Figure S3 Mean fluorescence intensity of a confocal optical section for chitosan (red) and NP (green) fluorescence channels over time.

Notes: Chitosan mean fluorescence intensity changes markedly over small time scales, indicating fluorescent parcels entering and leaving the plane of imaging (ie, nanoparticles in membranous vesicles). Chitosan fluorescence intensity does not display such variability over small time scales, suggesting that chitosan is distributed more uniformly, also outside of vesicles, detaching and escaping with time from the NP surface (scale bar 10 μm).

Figure S4 Increase in chitosan charge with decreasing pH.

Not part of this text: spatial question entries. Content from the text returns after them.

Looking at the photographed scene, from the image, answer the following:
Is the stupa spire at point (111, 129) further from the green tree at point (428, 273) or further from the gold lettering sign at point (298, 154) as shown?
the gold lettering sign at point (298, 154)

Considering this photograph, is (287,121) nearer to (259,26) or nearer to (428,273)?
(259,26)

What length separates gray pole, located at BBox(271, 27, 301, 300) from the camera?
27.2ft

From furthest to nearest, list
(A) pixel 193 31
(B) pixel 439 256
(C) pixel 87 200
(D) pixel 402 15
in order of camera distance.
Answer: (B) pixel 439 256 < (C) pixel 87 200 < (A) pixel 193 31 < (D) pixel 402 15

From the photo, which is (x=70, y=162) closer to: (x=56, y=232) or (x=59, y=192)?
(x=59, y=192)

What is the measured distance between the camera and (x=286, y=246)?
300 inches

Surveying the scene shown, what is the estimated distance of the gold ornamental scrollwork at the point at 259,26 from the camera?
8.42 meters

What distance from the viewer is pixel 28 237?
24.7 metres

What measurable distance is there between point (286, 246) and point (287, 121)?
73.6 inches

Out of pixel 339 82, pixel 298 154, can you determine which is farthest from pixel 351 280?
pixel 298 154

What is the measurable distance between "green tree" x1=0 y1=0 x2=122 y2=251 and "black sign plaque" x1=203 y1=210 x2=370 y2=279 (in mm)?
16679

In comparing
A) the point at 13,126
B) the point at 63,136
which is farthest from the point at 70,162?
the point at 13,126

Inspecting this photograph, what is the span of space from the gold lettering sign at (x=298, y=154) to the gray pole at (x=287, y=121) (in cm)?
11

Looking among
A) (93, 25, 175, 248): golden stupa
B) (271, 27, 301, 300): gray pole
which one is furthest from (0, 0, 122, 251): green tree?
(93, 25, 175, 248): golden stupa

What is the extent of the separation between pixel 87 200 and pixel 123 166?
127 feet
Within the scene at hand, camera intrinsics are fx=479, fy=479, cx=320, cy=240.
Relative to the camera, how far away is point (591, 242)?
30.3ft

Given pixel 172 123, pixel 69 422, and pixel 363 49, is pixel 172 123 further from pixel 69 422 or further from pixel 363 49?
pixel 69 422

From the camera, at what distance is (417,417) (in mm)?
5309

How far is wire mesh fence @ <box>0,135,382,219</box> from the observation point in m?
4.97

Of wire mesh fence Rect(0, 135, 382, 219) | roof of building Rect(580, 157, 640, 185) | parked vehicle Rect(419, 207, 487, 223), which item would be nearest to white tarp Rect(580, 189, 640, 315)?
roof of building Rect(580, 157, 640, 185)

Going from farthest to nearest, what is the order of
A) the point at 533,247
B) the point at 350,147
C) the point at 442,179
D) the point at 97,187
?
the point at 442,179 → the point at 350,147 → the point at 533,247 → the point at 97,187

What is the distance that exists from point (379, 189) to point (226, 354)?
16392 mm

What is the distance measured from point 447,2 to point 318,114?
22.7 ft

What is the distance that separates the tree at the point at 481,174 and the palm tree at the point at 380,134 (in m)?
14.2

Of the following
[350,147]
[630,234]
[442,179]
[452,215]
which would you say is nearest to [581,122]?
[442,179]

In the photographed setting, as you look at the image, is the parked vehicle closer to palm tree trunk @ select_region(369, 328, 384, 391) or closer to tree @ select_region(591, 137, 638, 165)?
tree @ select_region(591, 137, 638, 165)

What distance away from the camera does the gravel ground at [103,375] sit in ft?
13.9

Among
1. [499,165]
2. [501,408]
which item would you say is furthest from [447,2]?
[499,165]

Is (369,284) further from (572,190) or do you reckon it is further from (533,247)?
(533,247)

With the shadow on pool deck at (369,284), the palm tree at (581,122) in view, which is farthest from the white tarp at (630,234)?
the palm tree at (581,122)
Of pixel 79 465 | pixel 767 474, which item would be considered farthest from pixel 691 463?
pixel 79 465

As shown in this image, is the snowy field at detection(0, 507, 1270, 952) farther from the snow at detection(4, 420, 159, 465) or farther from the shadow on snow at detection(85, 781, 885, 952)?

Note: Fraction of charged amino groups (1 − α) on 85% deacytelated chitosan with

Figure S5 Live/dead^® cell viability assay for NSCs after treatment with chitosan– UPSIO NPs on Day 1 (24 hours after treatment) and Day 10. (A) Calcein-AM staining for live cells confirms a typical, adherent, NSC morphology on each day. (B) Quantification of living cell fraction was performed on Day 1 and Day 10 and revealed a high viable cell fraction with no significant difference between time points.